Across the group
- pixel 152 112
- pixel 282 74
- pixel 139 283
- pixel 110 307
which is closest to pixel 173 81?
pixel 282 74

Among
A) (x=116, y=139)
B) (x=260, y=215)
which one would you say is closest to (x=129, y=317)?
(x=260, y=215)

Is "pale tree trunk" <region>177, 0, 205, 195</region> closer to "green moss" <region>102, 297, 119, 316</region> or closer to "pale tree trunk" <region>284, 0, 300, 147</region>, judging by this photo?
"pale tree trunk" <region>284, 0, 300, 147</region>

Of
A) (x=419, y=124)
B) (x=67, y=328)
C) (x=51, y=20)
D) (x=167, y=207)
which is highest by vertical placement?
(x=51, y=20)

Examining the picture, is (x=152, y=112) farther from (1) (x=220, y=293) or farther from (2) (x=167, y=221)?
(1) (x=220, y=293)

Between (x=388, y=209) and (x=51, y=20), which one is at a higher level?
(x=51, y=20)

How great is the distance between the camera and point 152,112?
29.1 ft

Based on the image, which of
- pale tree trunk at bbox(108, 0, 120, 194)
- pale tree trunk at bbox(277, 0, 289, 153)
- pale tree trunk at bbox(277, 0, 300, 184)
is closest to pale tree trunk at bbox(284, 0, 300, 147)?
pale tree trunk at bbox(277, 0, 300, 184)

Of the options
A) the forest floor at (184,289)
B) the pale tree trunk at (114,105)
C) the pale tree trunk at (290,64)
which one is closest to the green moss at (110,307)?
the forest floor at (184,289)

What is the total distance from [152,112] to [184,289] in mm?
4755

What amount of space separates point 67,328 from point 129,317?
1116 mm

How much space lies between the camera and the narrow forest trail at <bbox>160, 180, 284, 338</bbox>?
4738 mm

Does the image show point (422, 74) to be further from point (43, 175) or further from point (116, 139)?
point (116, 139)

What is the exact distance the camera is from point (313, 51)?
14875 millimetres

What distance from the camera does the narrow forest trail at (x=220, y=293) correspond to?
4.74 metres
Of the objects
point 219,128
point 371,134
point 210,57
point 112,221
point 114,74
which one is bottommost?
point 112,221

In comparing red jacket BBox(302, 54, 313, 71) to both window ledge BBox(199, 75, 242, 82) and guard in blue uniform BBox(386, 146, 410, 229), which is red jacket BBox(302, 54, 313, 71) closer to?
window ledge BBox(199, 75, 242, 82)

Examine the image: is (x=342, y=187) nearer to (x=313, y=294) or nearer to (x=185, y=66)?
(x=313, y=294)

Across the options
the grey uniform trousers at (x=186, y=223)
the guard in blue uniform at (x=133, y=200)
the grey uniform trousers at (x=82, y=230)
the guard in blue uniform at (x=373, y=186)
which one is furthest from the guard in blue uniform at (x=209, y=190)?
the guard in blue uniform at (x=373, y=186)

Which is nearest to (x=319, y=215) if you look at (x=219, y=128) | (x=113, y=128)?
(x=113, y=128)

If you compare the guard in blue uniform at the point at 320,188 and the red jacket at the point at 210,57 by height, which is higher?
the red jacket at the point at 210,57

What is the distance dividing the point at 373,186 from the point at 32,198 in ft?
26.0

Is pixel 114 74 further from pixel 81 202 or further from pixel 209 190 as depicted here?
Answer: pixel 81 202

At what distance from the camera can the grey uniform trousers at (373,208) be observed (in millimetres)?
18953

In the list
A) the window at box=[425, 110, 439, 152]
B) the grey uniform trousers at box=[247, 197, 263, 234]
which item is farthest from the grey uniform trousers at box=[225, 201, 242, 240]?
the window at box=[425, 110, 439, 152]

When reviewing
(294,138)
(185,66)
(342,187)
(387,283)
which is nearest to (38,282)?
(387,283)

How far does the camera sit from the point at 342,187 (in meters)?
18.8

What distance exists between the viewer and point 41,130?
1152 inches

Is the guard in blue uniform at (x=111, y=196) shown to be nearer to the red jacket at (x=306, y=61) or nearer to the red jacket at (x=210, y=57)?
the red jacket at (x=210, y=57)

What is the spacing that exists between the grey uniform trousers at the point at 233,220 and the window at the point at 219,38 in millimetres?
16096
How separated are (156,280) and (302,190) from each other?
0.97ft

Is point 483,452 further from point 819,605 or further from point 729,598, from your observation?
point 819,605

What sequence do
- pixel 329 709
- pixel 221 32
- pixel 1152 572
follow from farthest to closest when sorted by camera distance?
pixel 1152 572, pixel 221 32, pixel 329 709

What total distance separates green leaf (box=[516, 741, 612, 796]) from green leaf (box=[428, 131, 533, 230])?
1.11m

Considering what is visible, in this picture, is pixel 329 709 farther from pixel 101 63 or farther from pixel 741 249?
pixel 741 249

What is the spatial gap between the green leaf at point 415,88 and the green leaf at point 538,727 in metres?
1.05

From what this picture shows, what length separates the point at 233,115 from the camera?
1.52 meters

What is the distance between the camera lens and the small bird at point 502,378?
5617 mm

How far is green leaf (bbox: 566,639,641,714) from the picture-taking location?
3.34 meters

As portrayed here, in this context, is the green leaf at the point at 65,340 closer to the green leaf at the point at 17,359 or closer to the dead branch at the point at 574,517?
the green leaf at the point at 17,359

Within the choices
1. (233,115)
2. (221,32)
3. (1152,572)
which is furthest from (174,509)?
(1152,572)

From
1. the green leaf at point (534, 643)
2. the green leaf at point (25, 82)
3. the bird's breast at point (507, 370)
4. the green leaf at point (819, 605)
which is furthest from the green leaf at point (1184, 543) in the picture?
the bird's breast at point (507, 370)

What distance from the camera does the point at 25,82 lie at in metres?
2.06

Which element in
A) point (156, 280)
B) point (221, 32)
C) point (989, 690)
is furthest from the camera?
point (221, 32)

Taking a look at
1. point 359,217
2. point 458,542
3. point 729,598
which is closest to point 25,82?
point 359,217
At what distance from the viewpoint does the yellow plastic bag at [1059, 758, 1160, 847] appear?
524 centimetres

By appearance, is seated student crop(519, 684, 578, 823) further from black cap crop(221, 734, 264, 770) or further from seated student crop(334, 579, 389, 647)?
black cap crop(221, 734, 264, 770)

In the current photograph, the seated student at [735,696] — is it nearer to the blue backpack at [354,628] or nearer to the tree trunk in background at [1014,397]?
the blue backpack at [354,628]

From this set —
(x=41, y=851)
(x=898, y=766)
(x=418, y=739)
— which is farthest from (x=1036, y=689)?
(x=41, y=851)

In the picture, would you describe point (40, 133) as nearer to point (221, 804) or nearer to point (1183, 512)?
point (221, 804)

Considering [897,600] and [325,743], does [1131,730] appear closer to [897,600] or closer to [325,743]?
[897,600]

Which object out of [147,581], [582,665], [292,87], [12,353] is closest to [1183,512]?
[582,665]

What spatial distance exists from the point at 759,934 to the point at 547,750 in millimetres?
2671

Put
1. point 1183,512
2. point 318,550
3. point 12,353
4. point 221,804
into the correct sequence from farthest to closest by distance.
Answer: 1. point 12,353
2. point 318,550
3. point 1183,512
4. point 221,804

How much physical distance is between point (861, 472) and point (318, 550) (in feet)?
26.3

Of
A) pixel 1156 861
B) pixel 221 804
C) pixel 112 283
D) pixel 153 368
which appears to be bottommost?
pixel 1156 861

*-*-*

Exercise directions:
Write an exact transcription of every entry above.

Answer to the exercise:
Across the group
- pixel 152 112
- pixel 282 74
- pixel 139 283
- pixel 110 307
which is closest to pixel 173 81?
pixel 282 74

Among
A) (x=116, y=139)
B) (x=260, y=215)
which one would you say is closest to (x=129, y=317)?
(x=260, y=215)

Is "pale tree trunk" <region>177, 0, 205, 195</region> closer to "green moss" <region>102, 297, 119, 316</region> or closer to "pale tree trunk" <region>284, 0, 300, 147</region>, judging by this photo?
"pale tree trunk" <region>284, 0, 300, 147</region>

Of
A) (x=419, y=124)
B) (x=67, y=328)
C) (x=51, y=20)
D) (x=167, y=207)
which is highest by vertical placement?
(x=51, y=20)

Examining the picture, is (x=152, y=112) farther from (1) (x=220, y=293) or farther from (2) (x=167, y=221)?
(1) (x=220, y=293)

Between (x=388, y=209) and (x=51, y=20), which one is at a higher level?
(x=51, y=20)

How great is the distance between the camera and point 152,112?
29.1 ft

Based on the image, which of
- pale tree trunk at bbox(108, 0, 120, 194)
- pale tree trunk at bbox(277, 0, 289, 153)
- pale tree trunk at bbox(277, 0, 300, 184)
is closest to pale tree trunk at bbox(284, 0, 300, 147)?
pale tree trunk at bbox(277, 0, 300, 184)

Of the options
A) the forest floor at (184,289)
B) the pale tree trunk at (114,105)
C) the pale tree trunk at (290,64)
which one is closest to the green moss at (110,307)?
the forest floor at (184,289)

What is the total distance from [152,112] to [184,289] in mm?
4755

What amount of space separates point 67,328 from point 129,317?
1116 mm

How much space lies between the camera and the narrow forest trail at <bbox>160, 180, 284, 338</bbox>?
4738 mm

Does the image show point (422, 74) to be further from point (43, 175) or further from point (116, 139)?
point (116, 139)

What is the exact distance the camera is from point (313, 51)?
14875 millimetres

What distance from the camera does the narrow forest trail at (x=220, y=293) correspond to?
4.74 metres
Of the objects
point 219,128
point 371,134
point 210,57
point 112,221
point 114,74
which one is bottommost?
point 112,221

In comparing red jacket BBox(302, 54, 313, 71) to both window ledge BBox(199, 75, 242, 82) and guard in blue uniform BBox(386, 146, 410, 229), which is red jacket BBox(302, 54, 313, 71) closer to?
window ledge BBox(199, 75, 242, 82)

Examine the image: is (x=342, y=187) nearer to (x=313, y=294) or nearer to (x=185, y=66)?
(x=313, y=294)

Across the options
the grey uniform trousers at (x=186, y=223)
the guard in blue uniform at (x=133, y=200)
the grey uniform trousers at (x=82, y=230)
the guard in blue uniform at (x=373, y=186)
which one is furthest from the guard in blue uniform at (x=209, y=190)?
the guard in blue uniform at (x=373, y=186)

Which is nearest to (x=319, y=215) if you look at (x=219, y=128) | (x=113, y=128)?
(x=113, y=128)

If you compare the guard in blue uniform at the point at 320,188 and the red jacket at the point at 210,57 by height, which is higher?
the red jacket at the point at 210,57

What is the distance dividing the point at 373,186 from the point at 32,198 in ft?
26.0

Is pixel 114 74 further from pixel 81 202 or further from pixel 209 190 as depicted here?
Answer: pixel 81 202

At what distance from the camera can the grey uniform trousers at (373,208) be observed (in millimetres)?
18953

In the list
A) the window at box=[425, 110, 439, 152]
B) the grey uniform trousers at box=[247, 197, 263, 234]
which item is farthest from the grey uniform trousers at box=[225, 201, 242, 240]?
the window at box=[425, 110, 439, 152]

When reviewing
(294,138)
(185,66)
(342,187)
(387,283)
which is nearest to (38,282)?
(387,283)

How far does the camera sit from the point at 342,187 (in meters)?
18.8

What distance exists between the viewer and point 41,130?
1152 inches

Is the guard in blue uniform at (x=111, y=196) shown to be nearer to the red jacket at (x=306, y=61) or nearer to the red jacket at (x=210, y=57)?
the red jacket at (x=210, y=57)

What is the spacing that exists between the grey uniform trousers at the point at 233,220 and the window at the point at 219,38 in millimetres?
16096
How separated are (156,280) and (302,190) from each other?
0.97ft

Is point 483,452 further from point 819,605 or further from point 729,598, from your observation?
point 819,605

What sequence do
- pixel 329 709
- pixel 221 32
- pixel 1152 572
follow from farthest to closest when sorted by camera distance?
pixel 1152 572, pixel 221 32, pixel 329 709

What total distance separates green leaf (box=[516, 741, 612, 796]) from green leaf (box=[428, 131, 533, 230])?
1.11m

Considering what is visible, in this picture, is pixel 329 709 farther from pixel 101 63 or farther from pixel 741 249?
pixel 741 249

What is the spatial gap between the green leaf at point 415,88 and the green leaf at point 538,727 in metres?
1.05

From what this picture shows, what length separates the point at 233,115 from the camera?
1.52 meters

What is the distance between the camera lens and the small bird at point 502,378?
5617 mm

How far is green leaf (bbox: 566,639,641,714) from the picture-taking location?
3.34 meters

As portrayed here, in this context, is the green leaf at the point at 65,340 closer to the green leaf at the point at 17,359 or closer to the dead branch at the point at 574,517?
the green leaf at the point at 17,359

Within the choices
1. (233,115)
2. (221,32)
3. (1152,572)
which is furthest from (174,509)?
(1152,572)

From
1. the green leaf at point (534, 643)
2. the green leaf at point (25, 82)
3. the bird's breast at point (507, 370)
4. the green leaf at point (819, 605)
which is furthest from the green leaf at point (1184, 543) in the picture?
the bird's breast at point (507, 370)

What distance from the camera does the point at 25,82 lie at in metres?
2.06

Which element in
A) point (156, 280)
B) point (221, 32)
C) point (989, 690)
is furthest from the camera?
point (221, 32)

Taking a look at
1. point 359,217
2. point 458,542
3. point 729,598
which is closest to point 25,82?
point 359,217
At what distance from the viewpoint does the yellow plastic bag at [1059, 758, 1160, 847] appear?
524 centimetres

By appearance, is seated student crop(519, 684, 578, 823) further from black cap crop(221, 734, 264, 770) or further from seated student crop(334, 579, 389, 647)?
black cap crop(221, 734, 264, 770)

In the current photograph, the seated student at [735,696] — is it nearer to the blue backpack at [354,628] or nearer to the tree trunk in background at [1014,397]?
the blue backpack at [354,628]

From this set —
(x=41, y=851)
(x=898, y=766)
(x=418, y=739)
— which is farthest from (x=1036, y=689)?
(x=41, y=851)

In the picture, would you describe point (40, 133) as nearer to point (221, 804) or nearer to point (1183, 512)?
point (221, 804)

Considering [897,600] and [325,743], does [1131,730] appear closer to [897,600] or closer to [325,743]?
[897,600]

Which object out of [147,581], [582,665], [292,87], [12,353] is closest to [1183,512]?
[582,665]

What spatial distance exists from the point at 759,934 to the point at 547,750 in millimetres?
2671

Put
1. point 1183,512
2. point 318,550
3. point 12,353
4. point 221,804
into the correct sequence from farthest to closest by distance.
Answer: 1. point 12,353
2. point 318,550
3. point 1183,512
4. point 221,804

How much physical distance is between point (861, 472) and point (318, 550) (in feet)?
26.3

Of
A) pixel 1156 861
B) pixel 221 804
C) pixel 112 283
D) pixel 153 368
which appears to be bottommost?
pixel 1156 861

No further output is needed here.